Inflation Expectations Plummet — Guess What the Stock Market Did

On August 18, I did a post after the S&P 500 fell by 4.6% to 1140.65, observing that inflation expectations as reflected in the breakeven TIPS spread on constant-maturity 10-year Treasuries fell by a whopping 18 basis points from 2.17% to 1.99%.  I also provided a table showing that in 26 instances in which inflation expectations (measured by the 10-year constant maturity TIPS spread) had fallen by 11 basis points or more in a single day since September 2008, 17 had been associated with a decline of more than 1% in the S&P 500.  Today, the TIPS spread fell by 15 basis points from 1.86% to 1.71% while the S&P 500 fell by 3.2%. (For an explanation of the theory behind this relationship and for a description of the econometric evidence supporting it, see my paper here and an earlier post on this blog.)  Inflation expectations are now at their lowest point in over a year just about the time that Chairman Bernanke and other Fed officials began signalling that they were concerned about the dangers of deflation.   The S&P 500 is now barely above its low for 2011, and only about 7-8% above its level in August 2010 just before the Fed moved to ease deflationary fears.

Josh Hendrickson provides a good explanation for why the Fed’s feeble moves to flatten the yield curve are irrelevant to the problem now staring us in the face:  price level expectations are not high enough to make capacity-expanding investment worthwhile.  Even though profits are high at current levels of output, businesses have no confidence that they can sell increased output at prices that will generate a return on investment.  They therefore hold on to their cash hoards, investing only in projects that reduce their costs without expanding capacity, carefully limiting the hiring of new workers, lest they have to lay them off later because of insufficient demand.

And with inflation expectations dropping like a stone, Professor John Taylor can think of nothing better than to admonish the Fed for even mentioning that it has a mandate to promote full employment in addition to ensuring price stability.

[F]or most of the 1980s and 1990s — starting when Paul Volcker became chairman — the Fed stressed the goal of price stability in its actions. The result was much lower unemployment than before or since.

Sorry to be pedantic, but what exactly does Professor Taylor mean when he says “the Fed stressed the goal of price stability in its actions?”  I know actions speak louder than words, but is Professor Taylor saying that inflation was lower under Paul Volcker’s chairmanship than it is now?  I don’t think so!  Even after the 1981-82 recession, the average rate of inflation was higher under Chairman Volcker than it has been since 2008 (see here).  Is he saying that the Fed under Chairman Volcker was aiming (and, evidently, missing) at a lower rate of inflation than the Fed is now?  Well since the Fed did not even have an explicit inflation target under Chairman Volcker while the current inflation target is 2% or a bit less, I can’t see how that is possible, though I would love to hear Professor Taylor’s explanation.  But perhaps Professor Taylor, in his wisdom, knows how to infer something else from his “reading” of the Fed’s “actions” under Chairman Volcker?  Or perhaps Professor Taylor knows how to compare Chairman Volcker’s body language to Chairman Bernanke’s body language.  Or maybe Professor Taylor is playing to a certain audience that likes to hear a respected academic economist bash the Fed?  But I can’t imagine who could possibly be in that audience.  I must be hallucinating.
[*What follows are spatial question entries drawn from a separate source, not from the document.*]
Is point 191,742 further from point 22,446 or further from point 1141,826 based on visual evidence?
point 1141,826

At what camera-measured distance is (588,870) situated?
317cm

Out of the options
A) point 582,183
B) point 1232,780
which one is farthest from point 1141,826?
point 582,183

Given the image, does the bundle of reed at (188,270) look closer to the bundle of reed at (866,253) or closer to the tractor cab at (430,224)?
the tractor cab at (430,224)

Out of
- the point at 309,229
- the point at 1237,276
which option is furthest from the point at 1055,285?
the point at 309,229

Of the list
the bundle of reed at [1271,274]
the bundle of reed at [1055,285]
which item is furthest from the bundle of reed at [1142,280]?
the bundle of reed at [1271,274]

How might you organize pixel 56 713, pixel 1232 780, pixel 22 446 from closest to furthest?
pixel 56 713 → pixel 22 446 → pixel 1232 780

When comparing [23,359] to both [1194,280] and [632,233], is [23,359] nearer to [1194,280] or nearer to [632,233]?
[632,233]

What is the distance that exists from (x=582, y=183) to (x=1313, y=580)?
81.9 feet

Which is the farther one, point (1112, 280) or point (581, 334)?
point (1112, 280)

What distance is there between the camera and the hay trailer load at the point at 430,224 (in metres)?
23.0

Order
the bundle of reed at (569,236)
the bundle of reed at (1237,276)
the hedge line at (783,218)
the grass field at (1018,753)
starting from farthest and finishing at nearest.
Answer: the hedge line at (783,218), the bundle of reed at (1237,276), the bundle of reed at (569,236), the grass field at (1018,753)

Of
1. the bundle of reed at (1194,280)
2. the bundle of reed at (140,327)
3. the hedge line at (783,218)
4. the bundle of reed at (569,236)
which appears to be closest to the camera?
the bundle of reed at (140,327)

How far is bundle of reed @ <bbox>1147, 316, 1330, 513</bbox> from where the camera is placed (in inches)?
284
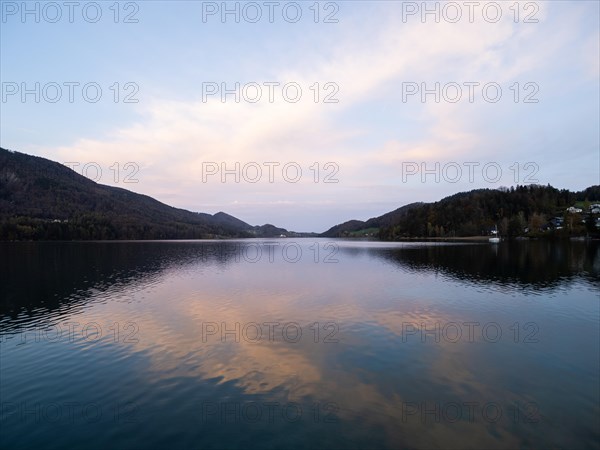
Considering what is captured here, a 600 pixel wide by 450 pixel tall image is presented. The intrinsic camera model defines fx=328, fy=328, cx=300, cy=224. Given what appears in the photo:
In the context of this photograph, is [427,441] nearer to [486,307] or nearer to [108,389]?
[108,389]

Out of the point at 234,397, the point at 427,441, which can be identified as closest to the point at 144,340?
the point at 234,397

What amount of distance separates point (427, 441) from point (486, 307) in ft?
96.5

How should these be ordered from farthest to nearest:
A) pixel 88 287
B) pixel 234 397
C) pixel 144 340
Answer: pixel 88 287
pixel 144 340
pixel 234 397

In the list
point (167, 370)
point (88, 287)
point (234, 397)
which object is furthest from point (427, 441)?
point (88, 287)

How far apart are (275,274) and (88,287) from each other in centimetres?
3378

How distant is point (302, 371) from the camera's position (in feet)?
67.3

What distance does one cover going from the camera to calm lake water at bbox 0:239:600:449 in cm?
1402

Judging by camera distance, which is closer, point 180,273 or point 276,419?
point 276,419

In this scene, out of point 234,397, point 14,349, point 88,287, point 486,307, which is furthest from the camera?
point 88,287

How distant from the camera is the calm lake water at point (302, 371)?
14016 millimetres

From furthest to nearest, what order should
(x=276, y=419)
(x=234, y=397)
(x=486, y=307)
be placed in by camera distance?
(x=486, y=307) < (x=234, y=397) < (x=276, y=419)

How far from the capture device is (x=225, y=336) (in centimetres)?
2819

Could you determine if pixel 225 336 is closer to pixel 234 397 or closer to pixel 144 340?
pixel 144 340

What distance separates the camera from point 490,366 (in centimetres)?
2112
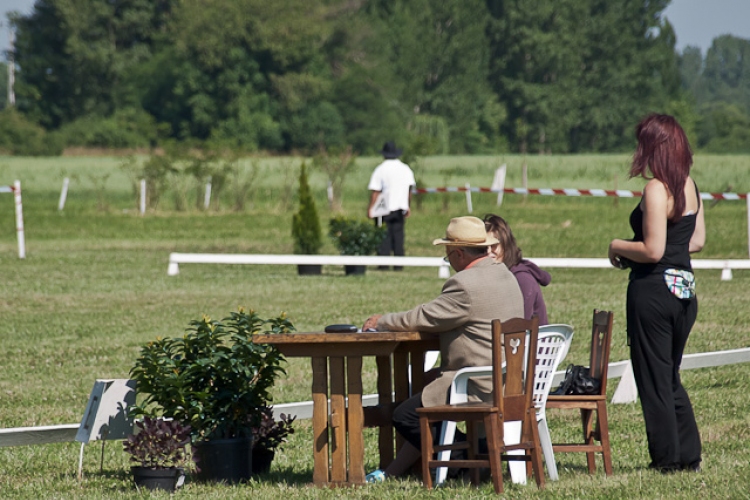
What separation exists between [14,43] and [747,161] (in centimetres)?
4802

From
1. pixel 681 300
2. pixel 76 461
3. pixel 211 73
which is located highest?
pixel 211 73

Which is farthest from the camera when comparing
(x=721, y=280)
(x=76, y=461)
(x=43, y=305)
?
(x=721, y=280)

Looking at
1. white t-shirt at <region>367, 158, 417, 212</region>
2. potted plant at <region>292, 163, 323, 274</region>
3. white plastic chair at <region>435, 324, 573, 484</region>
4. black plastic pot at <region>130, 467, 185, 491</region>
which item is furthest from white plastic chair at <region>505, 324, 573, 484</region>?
potted plant at <region>292, 163, 323, 274</region>

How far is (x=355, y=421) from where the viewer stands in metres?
5.73

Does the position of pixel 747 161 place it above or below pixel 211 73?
below

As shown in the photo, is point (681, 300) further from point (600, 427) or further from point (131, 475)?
point (131, 475)

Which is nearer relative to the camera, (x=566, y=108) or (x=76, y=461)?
(x=76, y=461)

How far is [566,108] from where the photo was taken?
290 ft

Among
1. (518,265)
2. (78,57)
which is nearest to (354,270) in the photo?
(518,265)

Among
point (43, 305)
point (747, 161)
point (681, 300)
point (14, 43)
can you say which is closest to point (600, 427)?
point (681, 300)

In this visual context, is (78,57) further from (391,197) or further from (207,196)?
(391,197)

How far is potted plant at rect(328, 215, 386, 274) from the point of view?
17938mm

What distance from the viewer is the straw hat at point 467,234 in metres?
5.71

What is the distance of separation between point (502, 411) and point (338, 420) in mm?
804
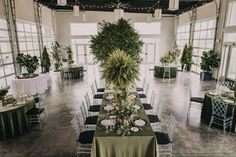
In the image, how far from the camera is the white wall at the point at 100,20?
18.0m

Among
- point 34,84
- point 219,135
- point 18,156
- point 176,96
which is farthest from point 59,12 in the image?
point 219,135

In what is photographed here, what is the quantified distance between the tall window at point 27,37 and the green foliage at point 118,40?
21.8ft

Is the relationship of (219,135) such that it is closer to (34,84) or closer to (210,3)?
(34,84)

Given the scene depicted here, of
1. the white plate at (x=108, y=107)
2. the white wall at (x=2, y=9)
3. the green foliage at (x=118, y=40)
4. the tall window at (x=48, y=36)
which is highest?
the white wall at (x=2, y=9)

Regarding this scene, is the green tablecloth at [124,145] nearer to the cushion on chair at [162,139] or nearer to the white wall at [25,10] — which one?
the cushion on chair at [162,139]

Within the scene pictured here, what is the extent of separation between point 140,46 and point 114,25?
4.01 ft

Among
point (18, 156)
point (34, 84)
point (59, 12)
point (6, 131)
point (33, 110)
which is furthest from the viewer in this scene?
point (59, 12)

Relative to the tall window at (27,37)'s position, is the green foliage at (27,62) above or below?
below

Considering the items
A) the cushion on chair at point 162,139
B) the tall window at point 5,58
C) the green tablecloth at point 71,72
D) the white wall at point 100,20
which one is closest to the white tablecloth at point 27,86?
the tall window at point 5,58

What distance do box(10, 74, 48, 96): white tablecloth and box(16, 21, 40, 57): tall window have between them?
3500 mm

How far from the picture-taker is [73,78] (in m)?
12.8

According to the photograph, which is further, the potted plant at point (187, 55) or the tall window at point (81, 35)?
the tall window at point (81, 35)

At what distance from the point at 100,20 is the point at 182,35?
8203mm

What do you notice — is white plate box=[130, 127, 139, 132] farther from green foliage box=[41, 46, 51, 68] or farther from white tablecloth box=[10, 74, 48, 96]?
green foliage box=[41, 46, 51, 68]
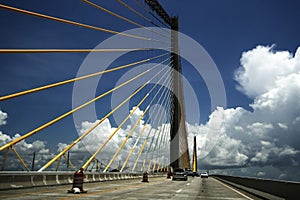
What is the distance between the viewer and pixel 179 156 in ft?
182

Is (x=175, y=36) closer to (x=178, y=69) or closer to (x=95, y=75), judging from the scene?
(x=178, y=69)

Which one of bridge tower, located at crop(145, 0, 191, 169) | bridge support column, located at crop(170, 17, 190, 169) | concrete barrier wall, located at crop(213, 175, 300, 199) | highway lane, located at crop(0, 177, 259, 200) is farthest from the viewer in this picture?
bridge support column, located at crop(170, 17, 190, 169)

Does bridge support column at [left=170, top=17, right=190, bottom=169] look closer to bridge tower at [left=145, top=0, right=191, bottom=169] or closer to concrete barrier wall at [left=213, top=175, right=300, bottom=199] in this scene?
bridge tower at [left=145, top=0, right=191, bottom=169]

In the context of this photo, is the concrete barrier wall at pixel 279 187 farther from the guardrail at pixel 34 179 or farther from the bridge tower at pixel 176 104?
the bridge tower at pixel 176 104

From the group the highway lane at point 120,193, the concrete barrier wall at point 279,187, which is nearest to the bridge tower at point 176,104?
the concrete barrier wall at point 279,187

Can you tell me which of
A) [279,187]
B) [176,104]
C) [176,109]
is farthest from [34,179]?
[176,109]

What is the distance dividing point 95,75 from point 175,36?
36.9 meters

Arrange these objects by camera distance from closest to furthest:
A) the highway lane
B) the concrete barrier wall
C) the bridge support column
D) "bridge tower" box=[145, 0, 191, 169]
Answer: the concrete barrier wall < the highway lane < "bridge tower" box=[145, 0, 191, 169] < the bridge support column

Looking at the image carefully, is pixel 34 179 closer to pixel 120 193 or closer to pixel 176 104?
pixel 120 193

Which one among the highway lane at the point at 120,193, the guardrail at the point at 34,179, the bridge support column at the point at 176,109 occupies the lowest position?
the highway lane at the point at 120,193

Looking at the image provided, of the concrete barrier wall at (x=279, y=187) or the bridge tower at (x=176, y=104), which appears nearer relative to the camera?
the concrete barrier wall at (x=279, y=187)

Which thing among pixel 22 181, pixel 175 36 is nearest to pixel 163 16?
pixel 175 36

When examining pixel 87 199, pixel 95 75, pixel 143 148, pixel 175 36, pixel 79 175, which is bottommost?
pixel 87 199

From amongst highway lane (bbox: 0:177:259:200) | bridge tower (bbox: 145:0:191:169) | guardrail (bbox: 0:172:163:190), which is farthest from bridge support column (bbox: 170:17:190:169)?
highway lane (bbox: 0:177:259:200)
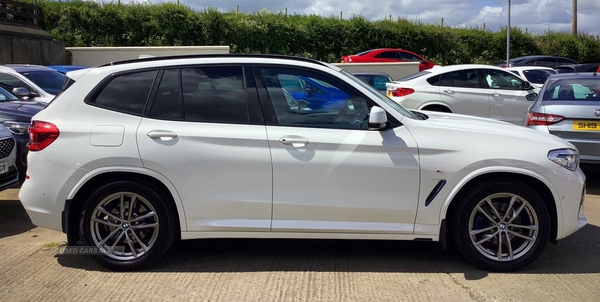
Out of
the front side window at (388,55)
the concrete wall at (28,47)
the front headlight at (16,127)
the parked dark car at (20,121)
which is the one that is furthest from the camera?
the front side window at (388,55)

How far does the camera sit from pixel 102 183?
4.49 meters

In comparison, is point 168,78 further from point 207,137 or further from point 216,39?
point 216,39

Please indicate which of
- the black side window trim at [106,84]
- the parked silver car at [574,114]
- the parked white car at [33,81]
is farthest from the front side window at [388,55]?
the black side window trim at [106,84]

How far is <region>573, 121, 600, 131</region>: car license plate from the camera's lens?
697cm

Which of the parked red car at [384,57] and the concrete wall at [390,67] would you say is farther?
the parked red car at [384,57]

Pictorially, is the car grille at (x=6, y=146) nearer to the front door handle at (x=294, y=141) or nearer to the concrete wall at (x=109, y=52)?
the front door handle at (x=294, y=141)

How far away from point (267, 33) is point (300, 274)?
26874 mm

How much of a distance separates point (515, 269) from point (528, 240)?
256 millimetres

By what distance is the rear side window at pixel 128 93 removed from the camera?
455cm

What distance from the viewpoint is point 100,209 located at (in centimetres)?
445

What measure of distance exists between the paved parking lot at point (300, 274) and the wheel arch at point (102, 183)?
0.41 meters

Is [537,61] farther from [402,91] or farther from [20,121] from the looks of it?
[20,121]

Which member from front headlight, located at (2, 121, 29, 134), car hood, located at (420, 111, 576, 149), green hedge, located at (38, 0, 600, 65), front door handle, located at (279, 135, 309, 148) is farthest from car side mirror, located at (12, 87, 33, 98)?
green hedge, located at (38, 0, 600, 65)

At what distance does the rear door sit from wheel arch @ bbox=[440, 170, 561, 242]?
4.65 ft
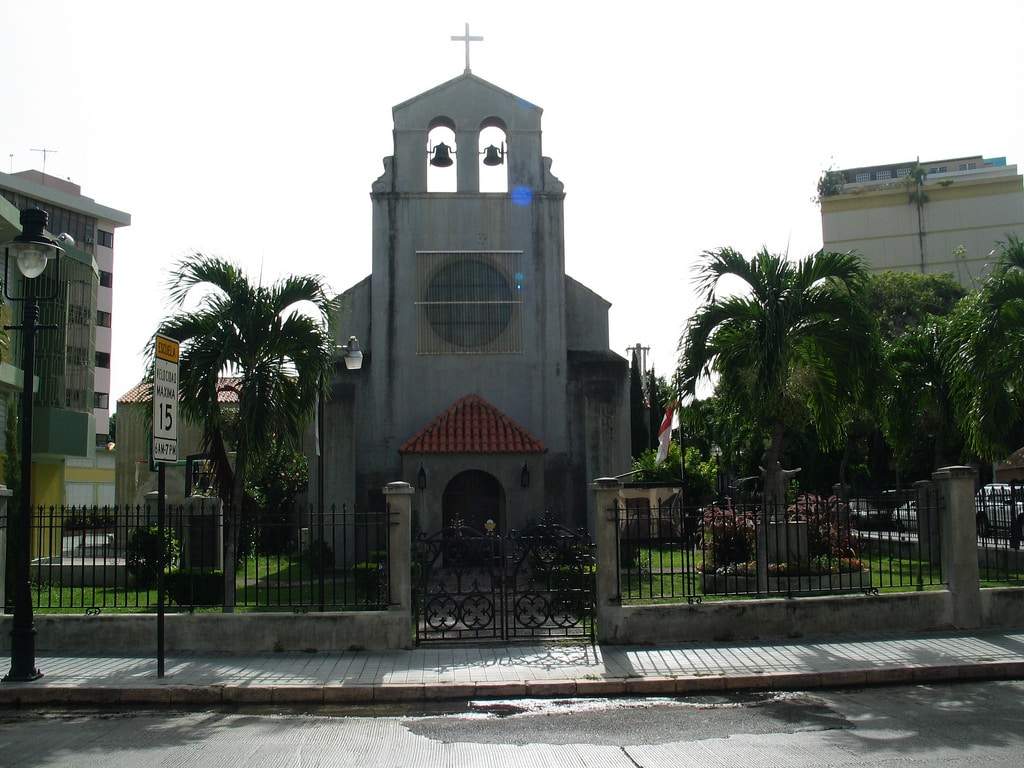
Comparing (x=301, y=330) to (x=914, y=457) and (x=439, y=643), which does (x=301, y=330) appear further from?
(x=914, y=457)

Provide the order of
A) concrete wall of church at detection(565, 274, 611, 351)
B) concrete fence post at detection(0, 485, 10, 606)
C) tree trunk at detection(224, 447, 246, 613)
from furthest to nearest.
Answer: concrete wall of church at detection(565, 274, 611, 351), tree trunk at detection(224, 447, 246, 613), concrete fence post at detection(0, 485, 10, 606)

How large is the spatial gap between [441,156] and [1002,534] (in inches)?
604

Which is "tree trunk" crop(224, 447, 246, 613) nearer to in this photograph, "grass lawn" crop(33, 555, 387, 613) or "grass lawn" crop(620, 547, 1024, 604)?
"grass lawn" crop(33, 555, 387, 613)

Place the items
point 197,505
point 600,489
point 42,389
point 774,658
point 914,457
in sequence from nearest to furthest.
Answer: point 774,658 < point 600,489 < point 197,505 < point 42,389 < point 914,457

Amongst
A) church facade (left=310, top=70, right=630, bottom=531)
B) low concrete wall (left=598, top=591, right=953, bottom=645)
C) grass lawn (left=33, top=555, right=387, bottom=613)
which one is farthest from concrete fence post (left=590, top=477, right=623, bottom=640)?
church facade (left=310, top=70, right=630, bottom=531)

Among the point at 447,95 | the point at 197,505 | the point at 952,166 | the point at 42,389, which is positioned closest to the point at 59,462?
the point at 42,389

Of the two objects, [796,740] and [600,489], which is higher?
[600,489]

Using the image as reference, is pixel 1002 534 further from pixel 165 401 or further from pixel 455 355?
pixel 165 401

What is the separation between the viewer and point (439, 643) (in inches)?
477

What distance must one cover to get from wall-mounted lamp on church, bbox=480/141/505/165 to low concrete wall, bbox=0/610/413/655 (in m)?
15.3

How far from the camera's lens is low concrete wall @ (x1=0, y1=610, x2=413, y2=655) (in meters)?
11.8

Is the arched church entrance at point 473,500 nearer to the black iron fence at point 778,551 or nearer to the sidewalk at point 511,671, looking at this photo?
the black iron fence at point 778,551

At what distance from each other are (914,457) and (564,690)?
36066 mm

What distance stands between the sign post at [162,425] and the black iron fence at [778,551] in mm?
5437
13 Responses to “Inflation Expectations Plummet — Guess What the Stock Market Did”


  1. 1 JW Mason September 22, 2011 at 4:30 pm

    Not to defend Taylor, but don’t you think what he means is that FOMC minutes seldom mentioned full employment? I have no idea if this is true, and don’t think it would support Taylor’s claims if it were (much more sensible to think that success at maintaining full employment leads to not talking about the goal, rather than vice versa) but it seems like a perfectly meaningful thing to say, that doesn’t require reading anyone’s body language.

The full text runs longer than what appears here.